[Records from a spatial question set]

________________________

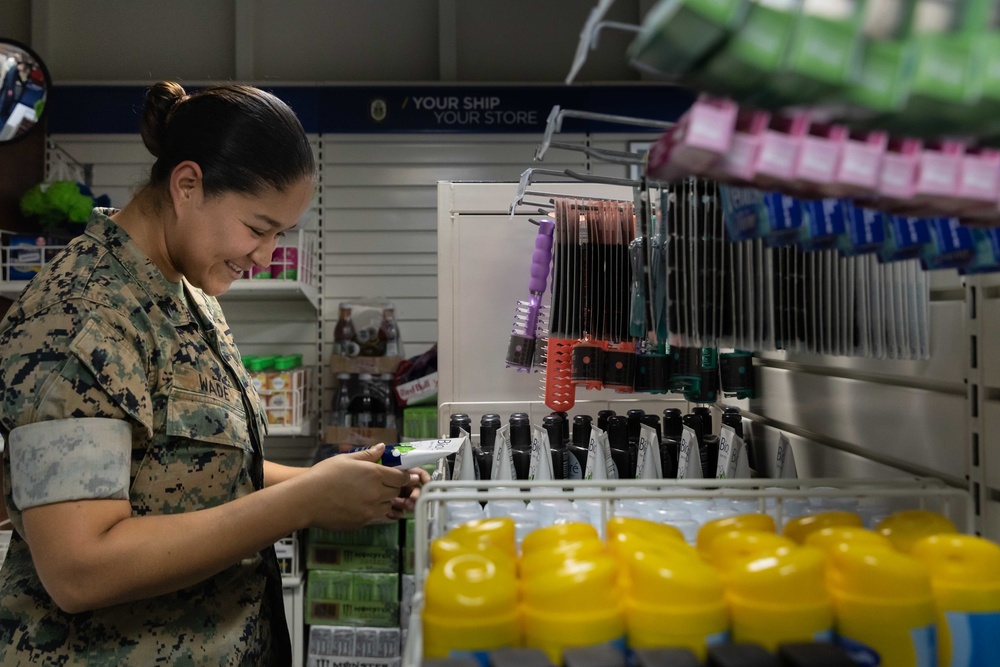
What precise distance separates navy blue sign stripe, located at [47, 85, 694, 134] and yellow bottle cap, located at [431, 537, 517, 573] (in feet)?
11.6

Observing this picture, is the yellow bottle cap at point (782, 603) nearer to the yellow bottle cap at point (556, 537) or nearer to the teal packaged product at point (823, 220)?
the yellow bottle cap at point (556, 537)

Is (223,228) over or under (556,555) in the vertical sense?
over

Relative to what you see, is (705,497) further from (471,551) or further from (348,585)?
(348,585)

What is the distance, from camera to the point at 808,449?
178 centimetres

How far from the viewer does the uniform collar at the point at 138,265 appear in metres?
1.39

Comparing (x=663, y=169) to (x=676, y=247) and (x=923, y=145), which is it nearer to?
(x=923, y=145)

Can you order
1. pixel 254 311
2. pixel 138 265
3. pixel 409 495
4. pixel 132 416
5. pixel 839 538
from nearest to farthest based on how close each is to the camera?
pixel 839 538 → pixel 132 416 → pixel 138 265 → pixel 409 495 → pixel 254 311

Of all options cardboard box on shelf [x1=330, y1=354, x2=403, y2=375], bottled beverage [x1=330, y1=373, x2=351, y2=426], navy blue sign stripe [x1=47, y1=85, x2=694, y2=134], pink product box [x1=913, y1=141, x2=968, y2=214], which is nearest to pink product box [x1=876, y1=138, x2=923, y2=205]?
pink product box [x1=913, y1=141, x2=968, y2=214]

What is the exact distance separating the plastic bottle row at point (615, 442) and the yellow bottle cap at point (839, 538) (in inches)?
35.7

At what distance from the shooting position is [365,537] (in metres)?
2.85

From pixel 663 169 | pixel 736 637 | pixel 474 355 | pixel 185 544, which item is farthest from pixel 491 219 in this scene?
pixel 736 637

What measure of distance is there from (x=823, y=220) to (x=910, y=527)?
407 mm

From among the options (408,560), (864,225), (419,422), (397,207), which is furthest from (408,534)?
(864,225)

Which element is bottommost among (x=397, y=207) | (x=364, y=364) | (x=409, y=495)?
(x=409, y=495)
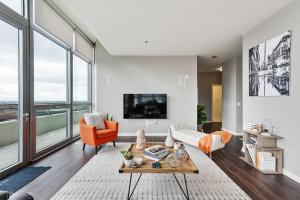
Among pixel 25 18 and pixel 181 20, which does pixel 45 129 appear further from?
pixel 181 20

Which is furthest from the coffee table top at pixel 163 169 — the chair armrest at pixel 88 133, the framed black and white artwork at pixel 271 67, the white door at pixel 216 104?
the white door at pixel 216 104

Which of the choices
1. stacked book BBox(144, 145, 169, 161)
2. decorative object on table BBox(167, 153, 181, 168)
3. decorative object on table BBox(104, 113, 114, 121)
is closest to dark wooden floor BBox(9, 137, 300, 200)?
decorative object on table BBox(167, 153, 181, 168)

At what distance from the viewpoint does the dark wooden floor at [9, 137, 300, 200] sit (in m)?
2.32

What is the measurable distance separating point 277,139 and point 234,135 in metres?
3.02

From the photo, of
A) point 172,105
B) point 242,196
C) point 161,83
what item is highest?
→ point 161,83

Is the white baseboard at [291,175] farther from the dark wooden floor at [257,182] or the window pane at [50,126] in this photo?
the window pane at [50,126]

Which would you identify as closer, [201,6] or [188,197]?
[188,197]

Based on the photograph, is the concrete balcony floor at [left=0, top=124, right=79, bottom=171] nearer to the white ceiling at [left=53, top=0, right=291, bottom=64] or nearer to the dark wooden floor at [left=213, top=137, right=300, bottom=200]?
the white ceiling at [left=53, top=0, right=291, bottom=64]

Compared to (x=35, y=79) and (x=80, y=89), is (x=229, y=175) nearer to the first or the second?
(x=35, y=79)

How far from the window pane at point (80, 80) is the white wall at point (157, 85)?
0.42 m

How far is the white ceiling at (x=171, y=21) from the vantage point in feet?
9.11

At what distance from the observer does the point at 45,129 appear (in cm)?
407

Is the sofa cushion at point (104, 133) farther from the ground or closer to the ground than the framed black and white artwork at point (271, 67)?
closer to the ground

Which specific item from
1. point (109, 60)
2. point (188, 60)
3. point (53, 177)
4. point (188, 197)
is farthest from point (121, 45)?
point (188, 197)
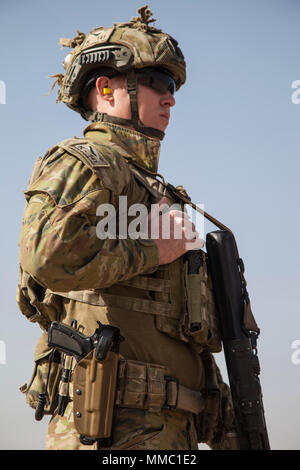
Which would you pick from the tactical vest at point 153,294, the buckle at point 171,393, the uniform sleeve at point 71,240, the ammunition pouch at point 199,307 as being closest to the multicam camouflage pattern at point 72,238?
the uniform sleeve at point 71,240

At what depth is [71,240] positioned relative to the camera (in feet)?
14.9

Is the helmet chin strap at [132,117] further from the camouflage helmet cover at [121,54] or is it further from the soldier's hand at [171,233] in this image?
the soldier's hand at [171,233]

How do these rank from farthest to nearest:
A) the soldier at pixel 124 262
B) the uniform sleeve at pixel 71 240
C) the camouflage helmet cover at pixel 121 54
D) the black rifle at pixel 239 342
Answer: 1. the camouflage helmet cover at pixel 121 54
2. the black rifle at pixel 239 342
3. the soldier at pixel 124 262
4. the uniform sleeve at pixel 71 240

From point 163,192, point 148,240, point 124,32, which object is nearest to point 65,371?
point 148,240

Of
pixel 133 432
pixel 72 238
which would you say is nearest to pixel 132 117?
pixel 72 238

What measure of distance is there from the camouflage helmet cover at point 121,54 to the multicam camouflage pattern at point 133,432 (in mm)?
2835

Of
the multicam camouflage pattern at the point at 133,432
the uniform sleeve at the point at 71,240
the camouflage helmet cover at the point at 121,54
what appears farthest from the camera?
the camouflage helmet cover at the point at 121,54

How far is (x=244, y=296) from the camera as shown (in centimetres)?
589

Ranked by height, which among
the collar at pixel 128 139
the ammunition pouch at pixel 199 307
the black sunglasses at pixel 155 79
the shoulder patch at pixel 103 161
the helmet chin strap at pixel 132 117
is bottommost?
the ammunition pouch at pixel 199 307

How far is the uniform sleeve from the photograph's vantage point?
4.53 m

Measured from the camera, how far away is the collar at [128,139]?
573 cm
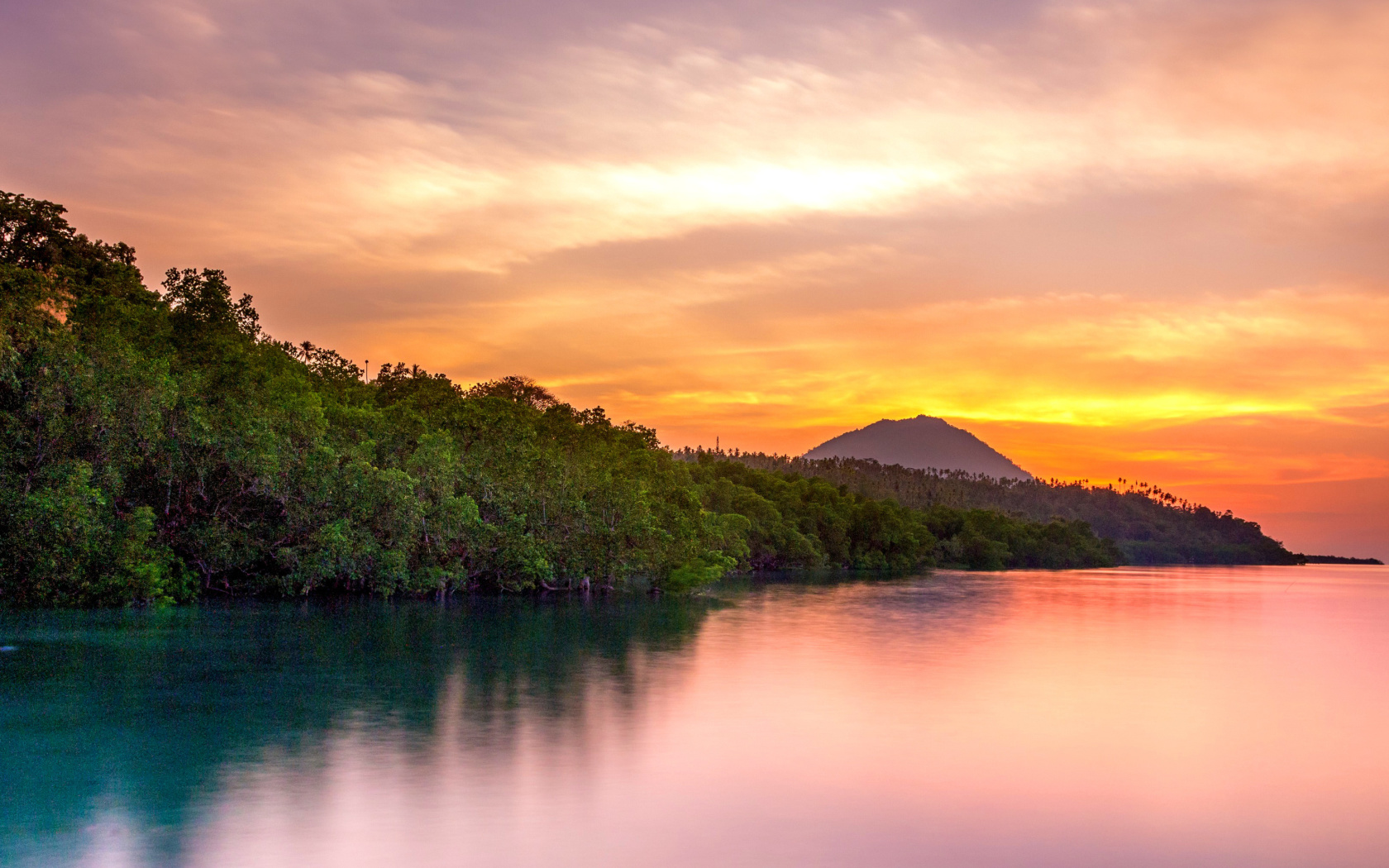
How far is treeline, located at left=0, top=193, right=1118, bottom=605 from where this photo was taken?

________________________

Aim of the exercise: Go through the data above and transcribe it in full, omitting any image.

Response:
What precise distance separates navy blue sign stripe, located at [47, 85, 694, 134] and yellow bottle cap, located at [431, 537, 517, 573] (in feet)?
11.6

Observing this picture, is the yellow bottle cap at point (782, 603) nearer to the yellow bottle cap at point (556, 537) or nearer to the teal packaged product at point (823, 220)?
the yellow bottle cap at point (556, 537)

Is (223,228) over or under (556,555) in the vertical sense?
over

Relative to what you see, is (705,497) further from (471,551) or further from (348,585)?
(348,585)

What is the distance, from camera to the point at 808,449?
178 centimetres

How far from the viewer does the uniform collar at the point at 138,265 appear in metres?
1.39

Comparing (x=663, y=169) to (x=676, y=247) and (x=923, y=145), which is it nearer to?
(x=923, y=145)

Can you order
1. pixel 254 311
2. pixel 138 265
3. pixel 409 495
4. pixel 132 416
5. pixel 839 538
from nearest to farthest based on how close each is to the camera?
pixel 839 538 → pixel 132 416 → pixel 138 265 → pixel 409 495 → pixel 254 311

Of all options cardboard box on shelf [x1=330, y1=354, x2=403, y2=375], bottled beverage [x1=330, y1=373, x2=351, y2=426], navy blue sign stripe [x1=47, y1=85, x2=694, y2=134], pink product box [x1=913, y1=141, x2=968, y2=214], which is nearest to pink product box [x1=876, y1=138, x2=923, y2=205]?
pink product box [x1=913, y1=141, x2=968, y2=214]

What is the exact distance separating the plastic bottle row at point (615, 442) and the yellow bottle cap at point (839, 538) (in inches)?
35.7

At what distance from the shooting position is [365,537] (in metres)?
2.85

From pixel 663 169 | pixel 736 637 | pixel 474 355 | pixel 185 544, which item is farthest from pixel 491 219 in this scene?
pixel 736 637

What measure of distance is there from (x=823, y=220) to (x=910, y=527)?
407 mm

From among the options (408,560), (864,225), (419,422), (397,207), which is furthest from (408,534)?
(864,225)

Which element is bottommost among (x=397, y=207) | (x=364, y=364) | (x=409, y=495)?
(x=409, y=495)
Among pixel 25 18 and pixel 181 20, which does pixel 45 129 appear further from?
pixel 181 20

Which is furthest from the coffee table top at pixel 163 169 — the chair armrest at pixel 88 133, the framed black and white artwork at pixel 271 67, the white door at pixel 216 104?
the white door at pixel 216 104

Which of the choices
1. stacked book BBox(144, 145, 169, 161)
2. decorative object on table BBox(167, 153, 181, 168)
3. decorative object on table BBox(104, 113, 114, 121)
is closest to dark wooden floor BBox(9, 137, 300, 200)?
decorative object on table BBox(167, 153, 181, 168)

At what distance from the viewpoint does the dark wooden floor at [9, 137, 300, 200] sit (in m)?
2.32

What is the measurable distance separating point 277,139 and point 234,135 in metres?
3.02

From the photo, of
A) point 172,105
B) point 242,196
C) point 161,83
what item is highest?
→ point 161,83

Is the white baseboard at [291,175] farther from the dark wooden floor at [257,182] or the window pane at [50,126] in this photo?
the window pane at [50,126]

Which would you identify as closer, [201,6] or [188,197]?
[188,197]

Based on the photograph, is the concrete balcony floor at [left=0, top=124, right=79, bottom=171] nearer to the white ceiling at [left=53, top=0, right=291, bottom=64] or nearer to the dark wooden floor at [left=213, top=137, right=300, bottom=200]?
the white ceiling at [left=53, top=0, right=291, bottom=64]

Compared to (x=35, y=79) and (x=80, y=89), is (x=229, y=175) nearer to the first or the second?
(x=35, y=79)

How far from the window pane at point (80, 80) is the white wall at point (157, 85)?
0.42 m

How far is the white ceiling at (x=171, y=21) from the vantage point in feet?
9.11

At what distance from the observer does the point at 45,129 appear (in cm)?
407

Is the sofa cushion at point (104, 133) farther from the ground or closer to the ground than the framed black and white artwork at point (271, 67)?
closer to the ground

Which specific item from
1. point (109, 60)
2. point (188, 60)
3. point (53, 177)
4. point (188, 197)
is farthest from point (121, 45)?
point (188, 197)
Which would you pick from the tactical vest at point 153,294, the buckle at point 171,393, the uniform sleeve at point 71,240, the ammunition pouch at point 199,307 as being closest to the multicam camouflage pattern at point 72,238?
the uniform sleeve at point 71,240

At what depth is [71,240] positioned relative to the camera (in feet)?
14.9

Is the helmet chin strap at [132,117] further from the camouflage helmet cover at [121,54] or is it further from the soldier's hand at [171,233] in this image?
the soldier's hand at [171,233]

How do these rank from farthest to nearest:
A) the soldier at pixel 124 262
B) the uniform sleeve at pixel 71 240
C) the camouflage helmet cover at pixel 121 54
D) the black rifle at pixel 239 342
Answer: 1. the camouflage helmet cover at pixel 121 54
2. the black rifle at pixel 239 342
3. the soldier at pixel 124 262
4. the uniform sleeve at pixel 71 240

From point 163,192, point 148,240, point 124,32, which object is nearest to point 65,371?
point 148,240

Of
pixel 133 432
pixel 72 238
which would you say is nearest to pixel 132 117?
pixel 72 238

What measure of distance is there from the camouflage helmet cover at point 121,54 to the multicam camouflage pattern at point 133,432 (in mm)?
2835

Of
the multicam camouflage pattern at the point at 133,432
the uniform sleeve at the point at 71,240
the camouflage helmet cover at the point at 121,54
what appears farthest from the camera?
the camouflage helmet cover at the point at 121,54

How far is (x=244, y=296) from the camera as shown (in centimetres)?
589

Ranked by height, which among
the collar at pixel 128 139
the ammunition pouch at pixel 199 307
the black sunglasses at pixel 155 79
the shoulder patch at pixel 103 161
the helmet chin strap at pixel 132 117
is bottommost?
the ammunition pouch at pixel 199 307

How far is the uniform sleeve from the photograph's vantage point?
4.53 m

Measured from the camera, how far away is the collar at [128,139]?
573 cm
How far is treeline, located at left=0, top=193, right=1118, bottom=605 from where this photo was taken?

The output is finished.